Passage shown section start

Wednesday, 19 August 2009

'The Matrix Revolutions' (Wachowski, 2003)

Buried beneath the blockbuster blanch is a towering achievement of cinematic experimentation and literary excellence.

The second half of a four-hour narrative, or the third act of a trilogy, The Matrix Revolutions is the conclusion to the most commercially successful science fiction franchise outside of Star Wars. But what does it set out to achieve as a work of art? And does it succeed?

"Our films were never intended for a passive audience. There are enough of those kinds of films being made. We wanted our audience to have to work, to have to think, to have to actually participate in order to enjoy them."
-- The Wachowski Brothers

The Matrix Revolutions is the ultimate payoff for every story strand, every thematic thread, and every character arc in the trilogy. To pinch Ken Wilber's use of the idiom, it is the Rosetta Stone of the overall piece; the thing that defines the meaning of everything that has gone before it. Some mistakenly believe that the third film offers no answers, that it supplies only rhymes and riddles that are lacking in logic. This, however, is not the case. Like 2001: A Space Odyssey (Kubrick, 1968) or Blade Runner (Scott, 1982), this is not a film that gives up its secrets with ease. But that doesn't mean they aren't lying in wait, eager to be discovered. This review-come-analysis will attempt to unearth some of these secrets and to shed light on the retrospectively obvious aspects of the third and final installment of The Matrix Trilogy.

Passage shown section end

Brief →
Answer these from the review of The Matrix Revolutions above, numbering each answer to match:
1. What date is given at the top of the review?
2. Who is credited with the quotation about films not being intended for a passive audience?
3. Which two films does the review name as not giving up their secrets with ease?

Dataset content section start

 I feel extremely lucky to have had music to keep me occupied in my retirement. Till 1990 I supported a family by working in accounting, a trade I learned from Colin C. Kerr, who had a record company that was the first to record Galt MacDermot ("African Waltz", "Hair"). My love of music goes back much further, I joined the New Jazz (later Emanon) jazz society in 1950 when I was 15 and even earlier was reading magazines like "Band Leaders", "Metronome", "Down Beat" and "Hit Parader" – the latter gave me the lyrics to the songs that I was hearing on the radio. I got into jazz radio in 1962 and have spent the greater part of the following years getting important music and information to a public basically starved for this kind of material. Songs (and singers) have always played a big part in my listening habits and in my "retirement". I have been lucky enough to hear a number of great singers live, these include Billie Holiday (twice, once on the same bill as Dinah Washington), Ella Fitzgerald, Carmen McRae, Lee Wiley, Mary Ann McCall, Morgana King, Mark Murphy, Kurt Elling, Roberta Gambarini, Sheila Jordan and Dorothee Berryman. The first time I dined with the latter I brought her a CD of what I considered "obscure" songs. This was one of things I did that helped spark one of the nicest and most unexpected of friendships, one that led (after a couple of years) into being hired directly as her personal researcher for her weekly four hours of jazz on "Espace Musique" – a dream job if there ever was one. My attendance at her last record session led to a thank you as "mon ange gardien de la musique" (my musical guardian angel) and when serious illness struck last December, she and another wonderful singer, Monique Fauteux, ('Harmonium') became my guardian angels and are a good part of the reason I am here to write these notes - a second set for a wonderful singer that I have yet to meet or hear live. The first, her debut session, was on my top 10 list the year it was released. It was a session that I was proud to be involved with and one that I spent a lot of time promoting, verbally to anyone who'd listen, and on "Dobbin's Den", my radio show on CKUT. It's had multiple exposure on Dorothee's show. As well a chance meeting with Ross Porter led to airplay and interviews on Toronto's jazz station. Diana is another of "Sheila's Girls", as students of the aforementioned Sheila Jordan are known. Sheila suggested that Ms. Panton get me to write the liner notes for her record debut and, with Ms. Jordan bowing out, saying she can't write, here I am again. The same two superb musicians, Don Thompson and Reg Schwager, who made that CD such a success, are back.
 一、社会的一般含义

Dataset content section end

Expected answer →
1. Wednesday, 19 August 2009
2. The Wachowski Brothers
3. 2001: A Space Odyssey (Kubrick, 1968) and Blade Runner (Scott, 1982)